When I was young, my parents had a friend named Gold. He wrote a book. This book is probably the basis for my attitude to woodworking. but more importantly the first paragraphs of the Intro to the book ( I reread it over Christmas at my parents house) is, if anything, more pertinent today than it was back in 1974 when the book was published.

From “Whittling Whistles and Thingamajigs” by Harlan G. Metcalf;

“Introduction

WILL HISTORY SAY OF THE PEOPLE OF THE UNITED STATES THAT they had the daring and technological know-how to reach and walk on the moon but failed to use their God-given intelligence to find ways to keep their own land and planet inhabitable by human beings? It is evident that the degradation of our environment has reached such proportions that the survival of our children and their children to come is at stake. Somehow people everywhere must be persuaded to take the steps necessary to make their continued existence on earth possible. But how can this be done?

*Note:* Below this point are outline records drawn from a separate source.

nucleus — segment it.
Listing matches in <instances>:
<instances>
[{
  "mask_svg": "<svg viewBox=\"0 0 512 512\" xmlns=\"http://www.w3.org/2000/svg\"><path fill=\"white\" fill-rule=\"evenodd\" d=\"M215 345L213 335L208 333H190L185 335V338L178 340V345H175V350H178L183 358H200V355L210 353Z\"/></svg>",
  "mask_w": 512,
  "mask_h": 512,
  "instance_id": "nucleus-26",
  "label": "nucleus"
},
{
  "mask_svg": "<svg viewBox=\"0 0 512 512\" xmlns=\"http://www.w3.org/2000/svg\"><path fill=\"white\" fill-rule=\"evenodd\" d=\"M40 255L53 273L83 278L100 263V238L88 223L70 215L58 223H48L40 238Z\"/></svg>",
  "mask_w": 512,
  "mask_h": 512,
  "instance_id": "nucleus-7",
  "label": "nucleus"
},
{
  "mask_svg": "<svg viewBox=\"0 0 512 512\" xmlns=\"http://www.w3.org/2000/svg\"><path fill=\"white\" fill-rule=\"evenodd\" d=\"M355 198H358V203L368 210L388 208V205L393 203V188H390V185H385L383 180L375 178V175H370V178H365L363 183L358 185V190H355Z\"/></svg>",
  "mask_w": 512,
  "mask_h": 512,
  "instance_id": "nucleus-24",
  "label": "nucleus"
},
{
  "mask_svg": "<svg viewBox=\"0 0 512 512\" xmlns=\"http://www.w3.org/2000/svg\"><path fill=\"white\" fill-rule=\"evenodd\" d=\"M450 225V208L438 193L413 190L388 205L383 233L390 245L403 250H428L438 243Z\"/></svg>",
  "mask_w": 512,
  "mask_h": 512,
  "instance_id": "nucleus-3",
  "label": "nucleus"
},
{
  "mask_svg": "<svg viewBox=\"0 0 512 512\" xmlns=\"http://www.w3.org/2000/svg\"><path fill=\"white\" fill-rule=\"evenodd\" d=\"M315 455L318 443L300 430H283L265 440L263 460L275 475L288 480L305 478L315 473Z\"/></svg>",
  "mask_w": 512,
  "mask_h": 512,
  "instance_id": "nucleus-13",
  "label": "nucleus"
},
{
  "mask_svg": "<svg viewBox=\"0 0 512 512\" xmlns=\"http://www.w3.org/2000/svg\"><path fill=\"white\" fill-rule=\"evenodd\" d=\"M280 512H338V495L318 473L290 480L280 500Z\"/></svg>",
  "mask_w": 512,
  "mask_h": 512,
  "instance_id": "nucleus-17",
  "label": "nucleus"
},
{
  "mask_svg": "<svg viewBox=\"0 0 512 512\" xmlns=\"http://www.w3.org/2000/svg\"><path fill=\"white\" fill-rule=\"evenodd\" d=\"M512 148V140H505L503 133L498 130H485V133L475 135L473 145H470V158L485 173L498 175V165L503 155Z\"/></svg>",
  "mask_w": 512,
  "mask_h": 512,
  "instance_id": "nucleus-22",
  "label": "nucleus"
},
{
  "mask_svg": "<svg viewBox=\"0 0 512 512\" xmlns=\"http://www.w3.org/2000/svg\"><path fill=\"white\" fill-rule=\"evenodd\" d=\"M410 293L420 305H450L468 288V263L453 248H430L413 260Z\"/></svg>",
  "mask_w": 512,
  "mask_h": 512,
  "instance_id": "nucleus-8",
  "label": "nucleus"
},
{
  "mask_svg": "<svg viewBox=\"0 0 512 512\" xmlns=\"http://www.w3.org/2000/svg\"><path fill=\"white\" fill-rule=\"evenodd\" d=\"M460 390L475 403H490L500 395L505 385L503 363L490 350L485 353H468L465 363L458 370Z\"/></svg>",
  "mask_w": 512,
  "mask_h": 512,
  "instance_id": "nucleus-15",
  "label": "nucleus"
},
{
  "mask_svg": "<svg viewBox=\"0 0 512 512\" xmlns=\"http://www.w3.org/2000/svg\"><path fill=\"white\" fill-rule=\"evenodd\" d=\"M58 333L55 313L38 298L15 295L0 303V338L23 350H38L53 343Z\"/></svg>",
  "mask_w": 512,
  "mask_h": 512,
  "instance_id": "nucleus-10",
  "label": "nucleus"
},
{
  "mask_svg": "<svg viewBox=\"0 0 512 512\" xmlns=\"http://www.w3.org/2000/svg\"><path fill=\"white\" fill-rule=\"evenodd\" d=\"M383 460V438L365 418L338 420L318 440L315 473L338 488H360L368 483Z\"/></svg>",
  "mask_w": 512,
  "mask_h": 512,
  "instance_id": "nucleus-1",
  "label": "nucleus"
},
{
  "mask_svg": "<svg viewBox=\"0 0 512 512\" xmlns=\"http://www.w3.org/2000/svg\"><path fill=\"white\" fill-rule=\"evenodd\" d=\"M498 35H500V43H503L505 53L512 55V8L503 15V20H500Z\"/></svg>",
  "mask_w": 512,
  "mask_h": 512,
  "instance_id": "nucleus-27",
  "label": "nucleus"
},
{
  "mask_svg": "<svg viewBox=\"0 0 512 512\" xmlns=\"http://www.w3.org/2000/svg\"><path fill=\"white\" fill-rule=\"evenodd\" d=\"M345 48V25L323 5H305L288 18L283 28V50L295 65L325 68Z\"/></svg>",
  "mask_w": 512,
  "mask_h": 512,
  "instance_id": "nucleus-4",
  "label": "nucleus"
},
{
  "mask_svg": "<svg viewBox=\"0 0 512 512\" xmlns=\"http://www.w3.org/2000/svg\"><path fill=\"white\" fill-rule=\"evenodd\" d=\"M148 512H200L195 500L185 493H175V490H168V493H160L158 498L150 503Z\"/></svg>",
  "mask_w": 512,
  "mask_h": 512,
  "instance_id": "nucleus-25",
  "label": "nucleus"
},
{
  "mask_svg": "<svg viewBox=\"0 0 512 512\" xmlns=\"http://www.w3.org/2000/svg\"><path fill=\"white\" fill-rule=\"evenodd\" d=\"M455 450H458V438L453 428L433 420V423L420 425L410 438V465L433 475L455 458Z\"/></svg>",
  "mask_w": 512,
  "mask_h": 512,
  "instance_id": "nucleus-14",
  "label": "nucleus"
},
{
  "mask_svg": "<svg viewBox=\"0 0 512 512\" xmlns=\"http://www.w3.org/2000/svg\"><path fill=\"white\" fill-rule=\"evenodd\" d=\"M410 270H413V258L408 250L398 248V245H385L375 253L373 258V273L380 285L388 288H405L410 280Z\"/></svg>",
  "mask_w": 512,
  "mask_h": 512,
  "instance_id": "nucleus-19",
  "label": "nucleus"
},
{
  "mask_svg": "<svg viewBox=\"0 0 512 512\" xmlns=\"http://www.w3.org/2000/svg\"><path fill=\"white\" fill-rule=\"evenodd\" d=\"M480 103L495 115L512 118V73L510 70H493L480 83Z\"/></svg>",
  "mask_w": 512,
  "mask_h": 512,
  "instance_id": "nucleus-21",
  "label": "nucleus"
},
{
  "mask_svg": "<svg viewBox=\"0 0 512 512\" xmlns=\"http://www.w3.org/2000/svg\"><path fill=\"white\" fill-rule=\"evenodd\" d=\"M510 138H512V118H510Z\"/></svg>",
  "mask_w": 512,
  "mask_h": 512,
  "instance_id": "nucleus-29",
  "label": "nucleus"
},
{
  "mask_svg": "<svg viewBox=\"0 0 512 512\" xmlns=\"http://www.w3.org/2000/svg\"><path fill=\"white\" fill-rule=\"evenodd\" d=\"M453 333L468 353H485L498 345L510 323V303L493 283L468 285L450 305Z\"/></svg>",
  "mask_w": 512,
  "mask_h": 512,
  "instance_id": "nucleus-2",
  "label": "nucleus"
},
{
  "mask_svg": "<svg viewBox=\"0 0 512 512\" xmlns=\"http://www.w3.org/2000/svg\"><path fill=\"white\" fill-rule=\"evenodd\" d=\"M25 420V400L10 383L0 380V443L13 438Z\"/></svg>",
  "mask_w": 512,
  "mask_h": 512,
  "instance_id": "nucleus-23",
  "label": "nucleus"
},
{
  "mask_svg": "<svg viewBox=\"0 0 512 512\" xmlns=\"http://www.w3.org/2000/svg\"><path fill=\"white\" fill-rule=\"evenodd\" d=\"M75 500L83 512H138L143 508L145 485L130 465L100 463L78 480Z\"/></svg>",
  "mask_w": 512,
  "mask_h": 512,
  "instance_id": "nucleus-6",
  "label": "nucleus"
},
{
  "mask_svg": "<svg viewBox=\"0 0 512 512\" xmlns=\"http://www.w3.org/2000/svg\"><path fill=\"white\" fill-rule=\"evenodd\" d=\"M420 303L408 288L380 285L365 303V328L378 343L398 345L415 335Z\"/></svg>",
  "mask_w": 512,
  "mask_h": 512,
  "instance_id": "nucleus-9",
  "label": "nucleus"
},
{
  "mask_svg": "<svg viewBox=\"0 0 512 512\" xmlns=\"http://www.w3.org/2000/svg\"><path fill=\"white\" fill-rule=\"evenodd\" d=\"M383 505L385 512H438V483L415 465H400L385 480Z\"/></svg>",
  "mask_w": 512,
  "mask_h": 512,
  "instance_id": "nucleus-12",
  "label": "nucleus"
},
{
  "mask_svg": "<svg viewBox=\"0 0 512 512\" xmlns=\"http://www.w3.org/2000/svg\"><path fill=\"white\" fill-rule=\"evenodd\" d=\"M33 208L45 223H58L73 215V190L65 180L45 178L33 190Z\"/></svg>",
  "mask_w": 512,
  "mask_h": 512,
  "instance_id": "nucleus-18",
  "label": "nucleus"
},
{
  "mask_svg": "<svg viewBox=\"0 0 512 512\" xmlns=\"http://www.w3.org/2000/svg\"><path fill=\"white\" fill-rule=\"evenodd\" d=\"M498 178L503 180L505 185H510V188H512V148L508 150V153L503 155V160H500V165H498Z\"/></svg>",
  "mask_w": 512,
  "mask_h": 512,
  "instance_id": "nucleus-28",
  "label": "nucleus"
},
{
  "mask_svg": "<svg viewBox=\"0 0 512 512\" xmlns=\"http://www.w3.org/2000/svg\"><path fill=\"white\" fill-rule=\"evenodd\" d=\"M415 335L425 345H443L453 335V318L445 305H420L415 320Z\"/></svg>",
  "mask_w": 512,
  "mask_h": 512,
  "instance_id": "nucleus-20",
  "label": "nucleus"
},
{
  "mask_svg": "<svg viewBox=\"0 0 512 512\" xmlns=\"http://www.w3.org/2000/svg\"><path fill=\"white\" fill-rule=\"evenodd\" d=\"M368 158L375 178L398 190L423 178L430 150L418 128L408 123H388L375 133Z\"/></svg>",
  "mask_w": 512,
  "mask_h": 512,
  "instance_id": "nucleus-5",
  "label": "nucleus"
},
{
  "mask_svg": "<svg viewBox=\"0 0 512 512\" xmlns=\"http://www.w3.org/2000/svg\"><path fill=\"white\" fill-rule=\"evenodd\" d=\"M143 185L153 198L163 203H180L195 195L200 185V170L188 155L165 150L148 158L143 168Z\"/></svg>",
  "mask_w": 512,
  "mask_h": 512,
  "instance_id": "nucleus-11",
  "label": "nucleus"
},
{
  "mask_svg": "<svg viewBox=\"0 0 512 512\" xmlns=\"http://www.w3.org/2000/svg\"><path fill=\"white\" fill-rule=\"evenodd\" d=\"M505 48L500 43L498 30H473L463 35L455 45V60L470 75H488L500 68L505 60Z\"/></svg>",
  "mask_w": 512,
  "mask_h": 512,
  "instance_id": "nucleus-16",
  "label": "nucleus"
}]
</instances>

Love is the key. People do not consciously destroy or pollute the things they love, but rather preserve, protect and nurture them. The more people learn to love the natural world around them, the better will be the chances of protecting all life on earth. One of the best ways of inculcating this love is to teach as many citizens as possible (especially youngsters) the art of making useful and /or beautiful objects from natural materials by hand or with hand made tools without depleting the supply of those materials.”

The book covers whistles and spears, attle-attles and whammy diddles, bows and arrow, making your own string or cordage from things you find growing around you. There are no power tools mentioned,most of the work could be done with one knife. But it’s attitude about nature and about making things has influenced what I do to this day.